Görev.
Aşağıdaki alıntıya göre şu soruları yanıtlayın:
1. En çok seyredilen kanal hangisi?
2. Köpeklerle ilgili masala hangi ad altında rastlanmış?
3. "öğretmen misiniz?" sorusuna ne yanıt verilmiş?

··· Verilen alıntı

En çok seyrettiğim channel, Masal Tv..
channel5 var bide, anne parfümü…
ha bi de crime&investigation var..ama o büyükler için..
late night show var bizi ilgilendiren
playboy mansion`u da çok severim ama kendra ayrılıp kendi showunu yapıyor, onu seyrediyorum..bi de ermeni kardashian ailesi var, onlar da güzel..
jena jameson ile pornstar var ki, jüri üyeleri bie önlerindeki masayı tırmalıyor
hadi be, hangi channel`da ?
…
güzel:)
herkese teşekkürler. bu arada ezop masalları adı altında köpeklerle ilgili bir masalla karşılaştım. burada adı geçen ırklara bakınca, anlatılanların uğrayabileceği değişim de fark ediliyor. bir nevi günümüz uyarlaması.
Biz üç kişiydik..
Köpeği bilmem ama, mükemmel insan anca böle masallarda olur işte. Mükemmel sayı vardı bide..
Puella güzel bir yazı olmuş. araştırmayı istediğim bir konuydu.
hazır araştırılmışını sunmuş oldum sana galanthus 😉 teşekkür ederim.
mükemmel sayıyı hatırlıyorum.
O kadar(da) mükemmel deilmiş sanırım. Çünkü zerre hatırlamıorum. Sorun bende olabilir tabe.
Merak ettim Puella, öğretmen misiniz?
hayır sayın exorientelux, değilim.

······
··· Sağlanan malzeme

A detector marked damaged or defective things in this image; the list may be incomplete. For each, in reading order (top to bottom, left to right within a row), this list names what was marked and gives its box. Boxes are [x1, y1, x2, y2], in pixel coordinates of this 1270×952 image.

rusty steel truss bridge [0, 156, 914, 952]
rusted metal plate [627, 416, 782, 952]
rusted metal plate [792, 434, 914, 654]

······

Tam yanıt.
1. Masal Tv.
2. Ezop masalları adı altında.
3. Hayır, değilim.